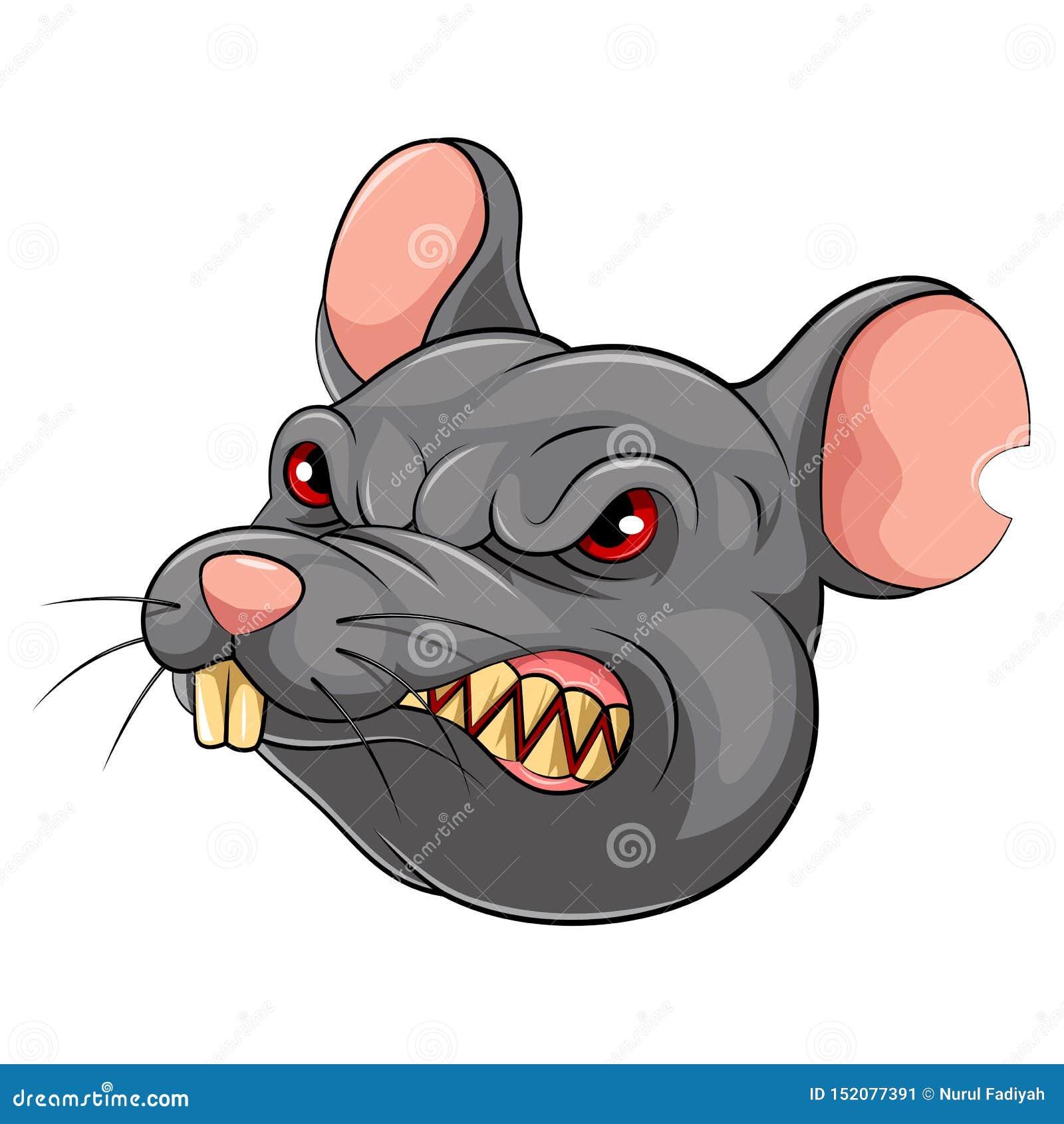 Mascottehoofd van een muis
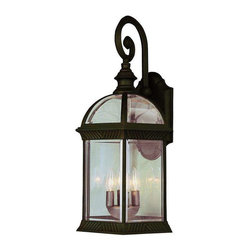 Trans Globe Lighting - Trans Globe Lighting 44181 RT Outdoor Wall Light In Rust - Part Number: 44181 RT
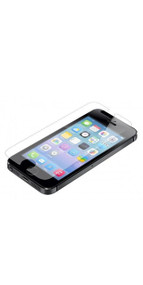 Zagg InvisibleShield Tempered iPhone 6
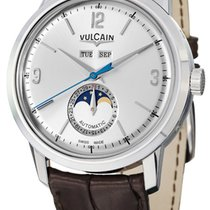 Vulcain 50s Presidents Moonphase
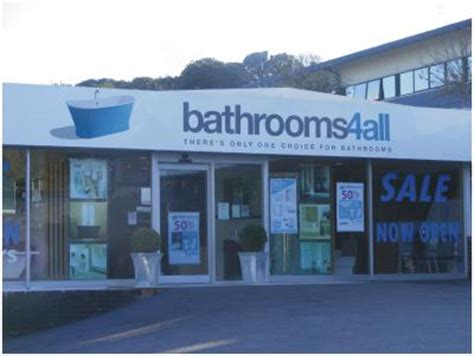 Large Bathroom Signs Ministry Of Signs Shepton Mallet 1 Blackberry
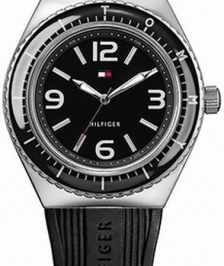 Tommy Hilfiger TH1781005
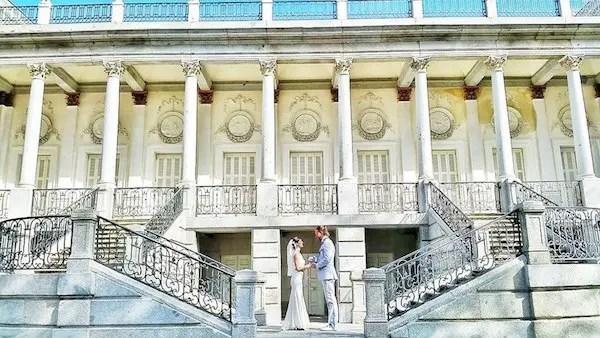 fotografias de matrimonio alrededor del mundo18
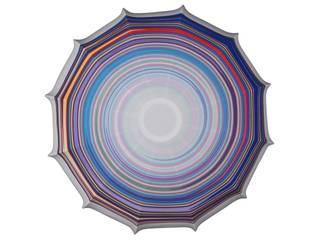 Plafon Energizer (mały): styl , w kategorii  zaprojektowany przez Lumiforma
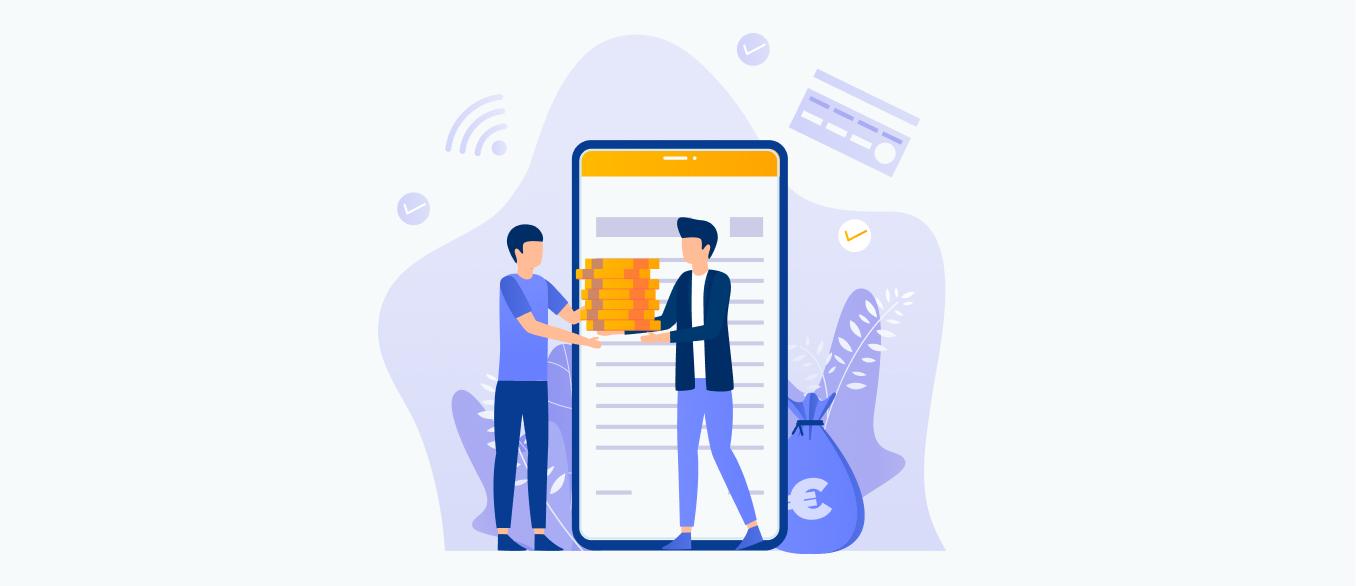 ¿Cómo solicitar préstamos online para jóvenes?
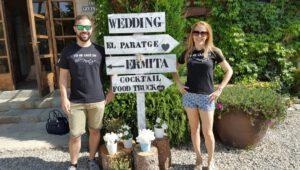 Bodas Barcelona - Yo me case en El Paratge-41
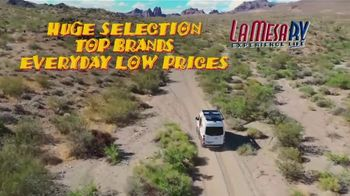La Mesa RV Fiesta of Savings TV Spot, '2020 Heartland Bighorn' - Thumbnail 3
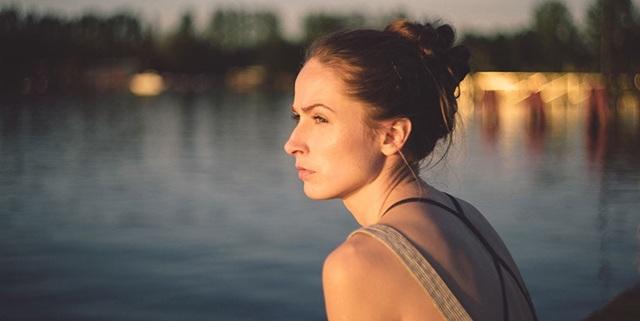 Nádor prsu - Vše o zdraví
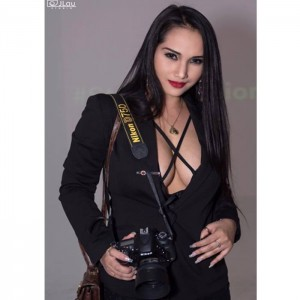 Yhada Le Meilleur New York - Photographer in New York City, New York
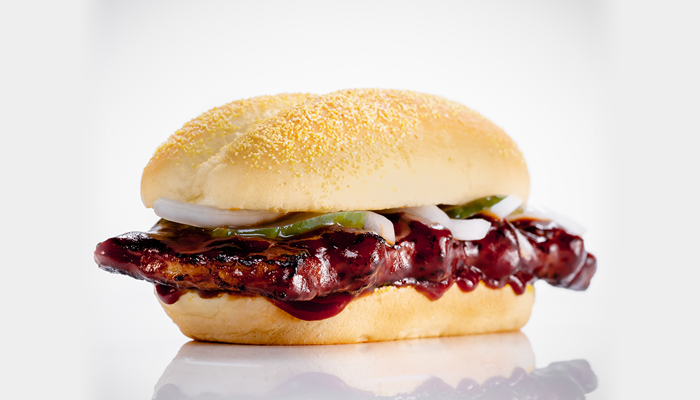 McDonald's Brings Back The McRib... For A While!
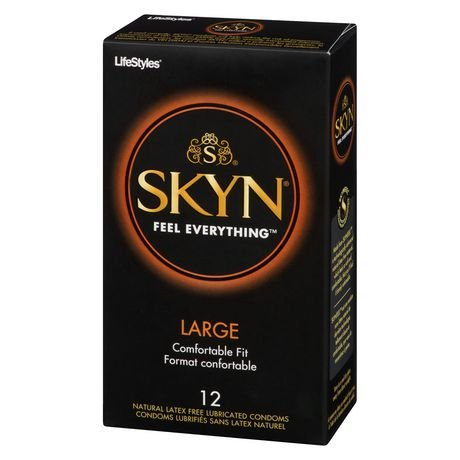 Lifestyles SKYN Large, Premium LARGE NON-LATEX Lubricated Condoms with Pocket/Travel Case-12 Count (Brass Travel Case)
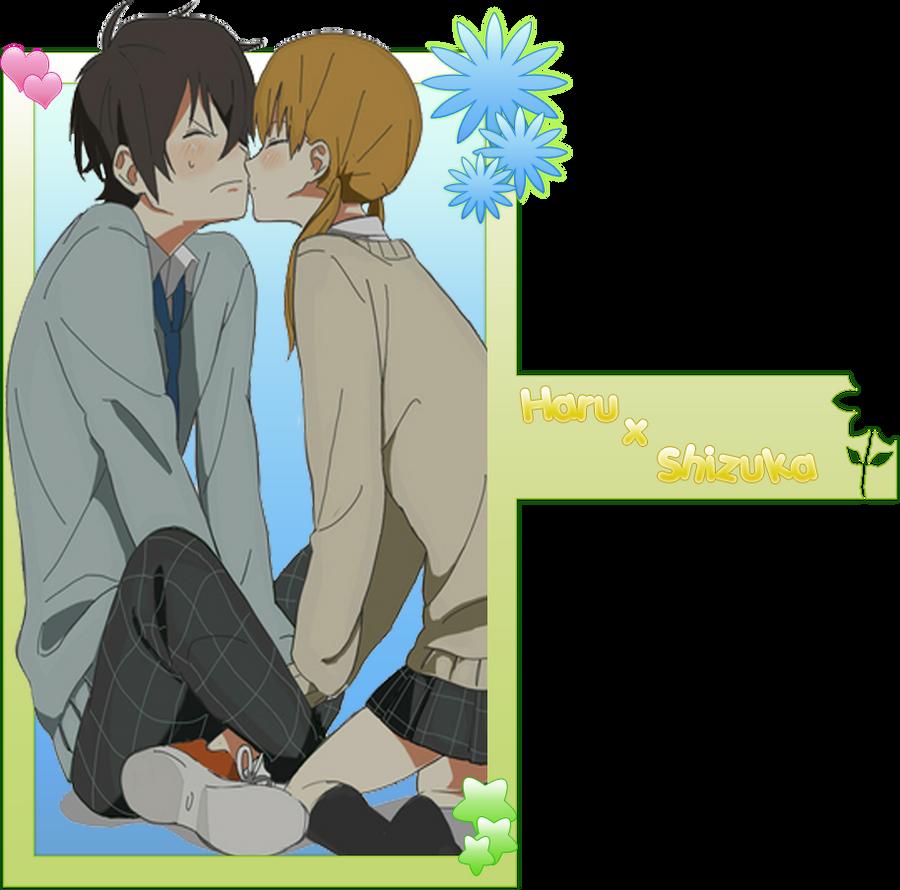 shizuku and haru relationship quizzes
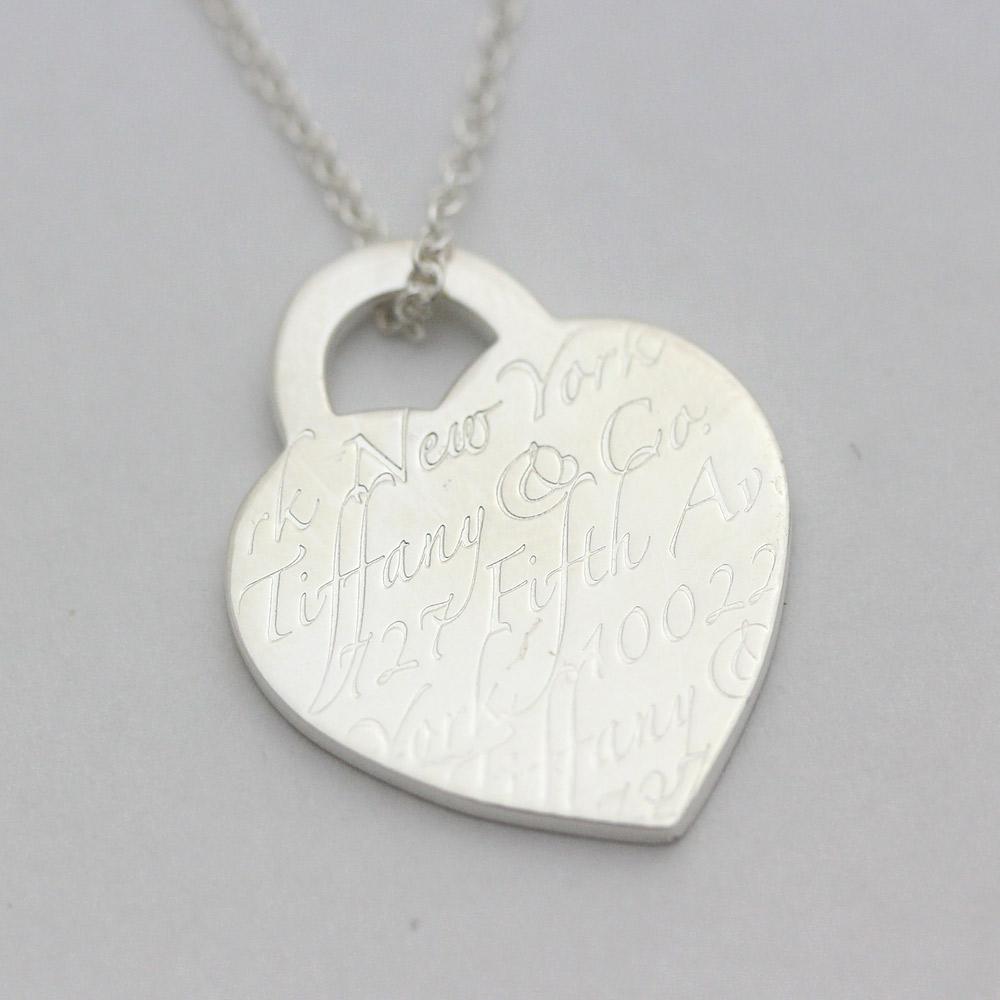 021a3ba6d Gold Eco: TIFFANY&Co. Tiffany return toe heart necklace Lady's ...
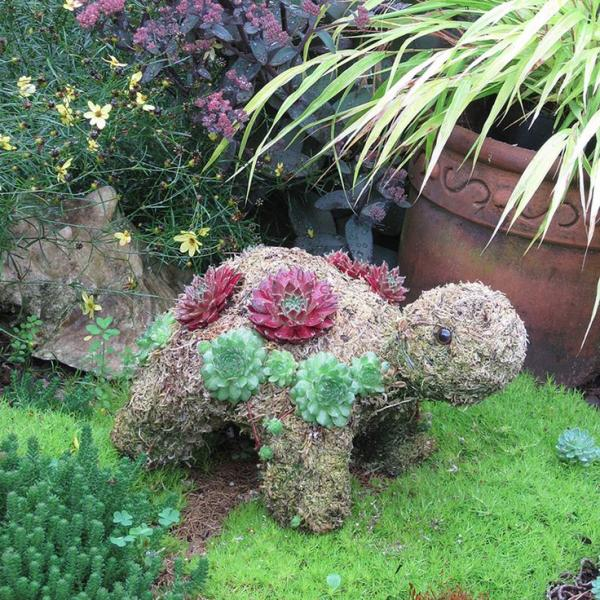 fabriquer une jardinière originale pour le jardin en forme de tortue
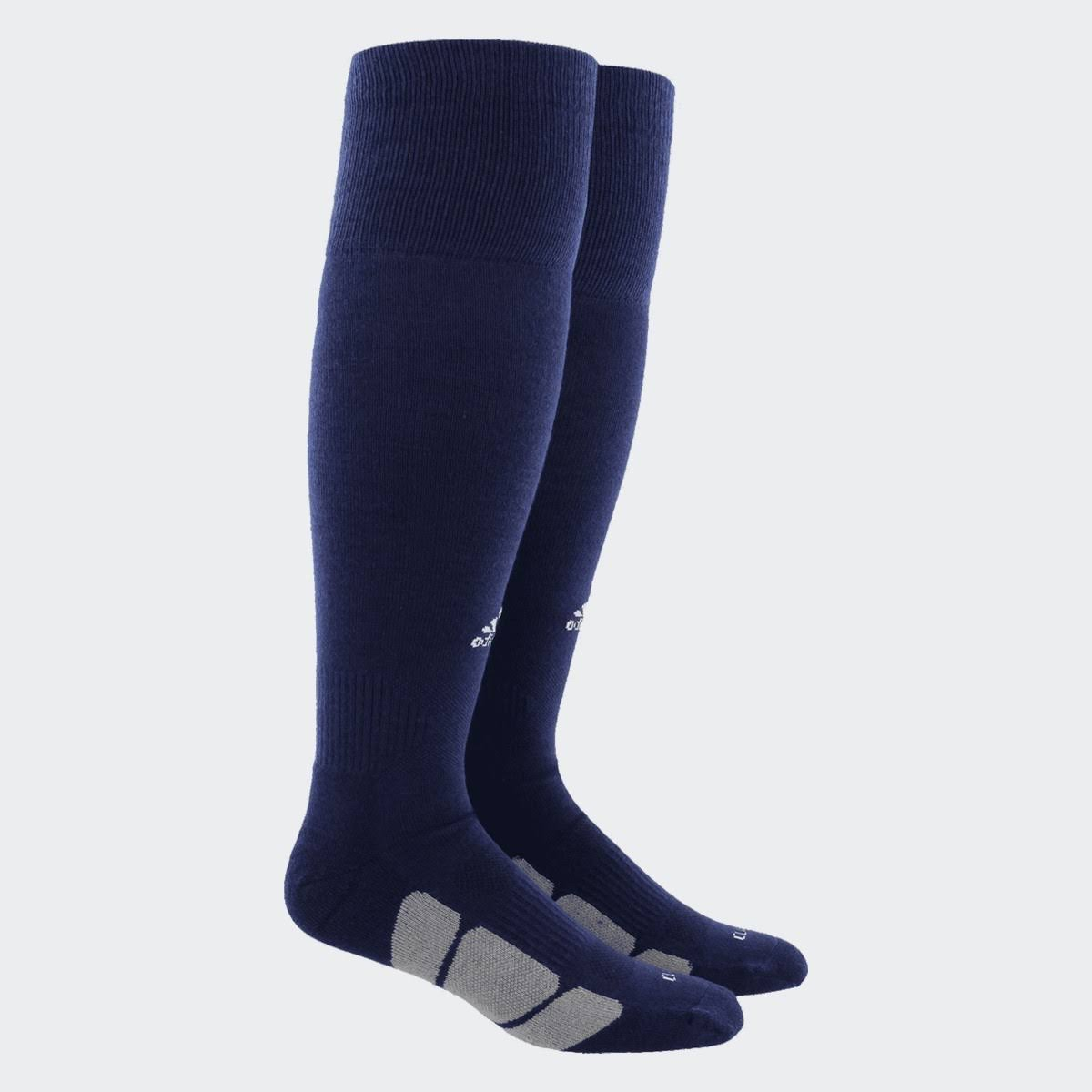 Adidas Utility Long Soccer Socks - Navy, Medium
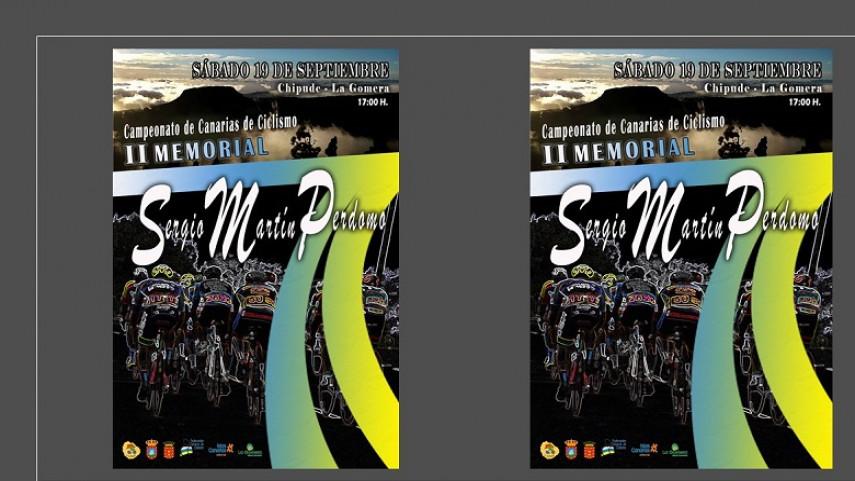 El-Campeonato-de-Canarias-de-Ruta-II-Memorial-Sergio-Martin-abre-inscripciones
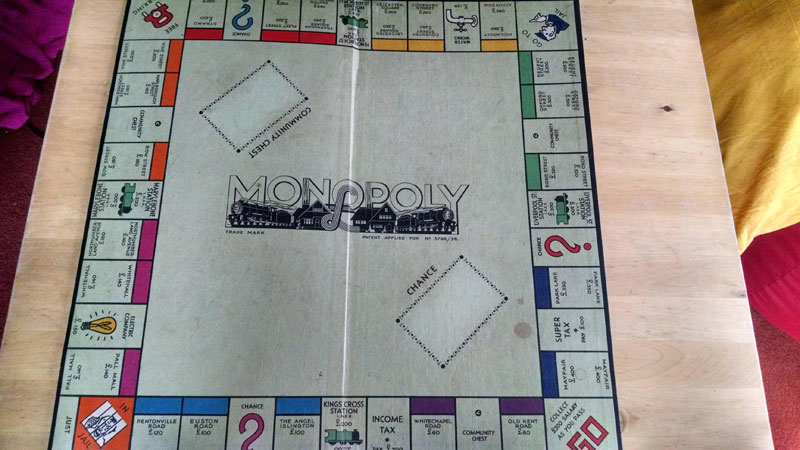 monopoly war time version wwii (3)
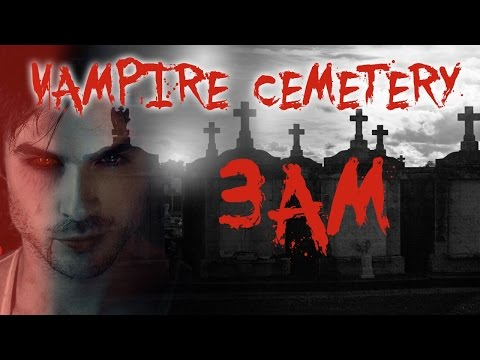 HAUNTED VAMPIRE CEMETERY AT 3AM!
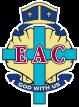 raunik logo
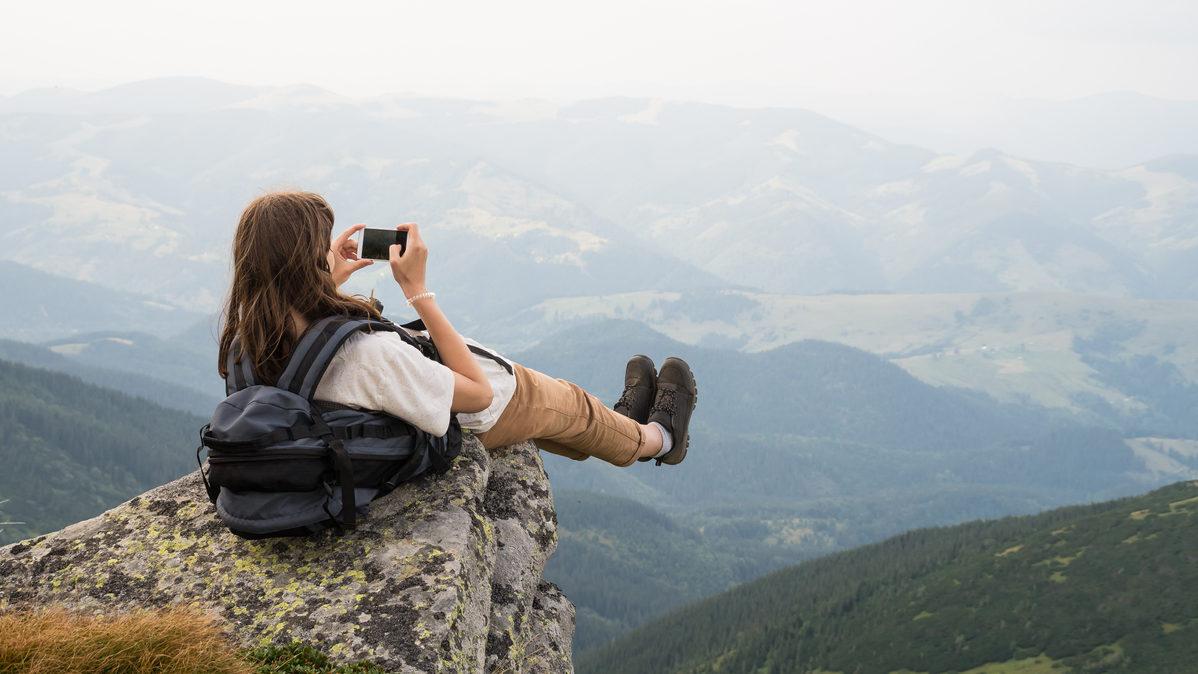 Destinos peligrosos para una selfie. Foto: Muy interesante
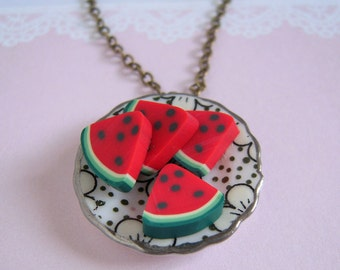 Sliced Watermelon Necklace, Miniature Clay Fruit On Plate, Antiqued Brass Chain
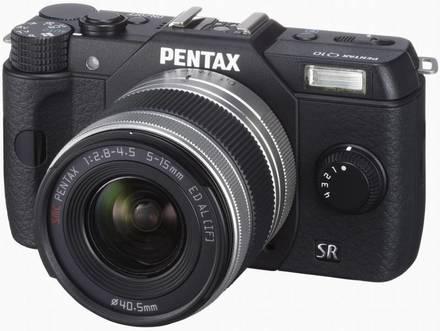 Pentax Q10 + 5-15 mm f/2,8-4,5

++++++

Task objective: Print the lines from the one that contains "HAUNTED VAMPIRE CEMETERY AT 3AM!" through the last line of the data, exactly and in full, and no other lines. Pictures are not part of the copy.

Task answer:
 HAUNTED VAMPIRE CEMETERY AT 3AM!
 raunik logo
 Destinos peligrosos para una selfie. Foto: Muy interesante
 Sliced Watermelon Necklace, Miniature Clay Fruit On Plate, Antiqued Brass Chain
 Pentax Q10 + 5-15 mm f/2,8-4,5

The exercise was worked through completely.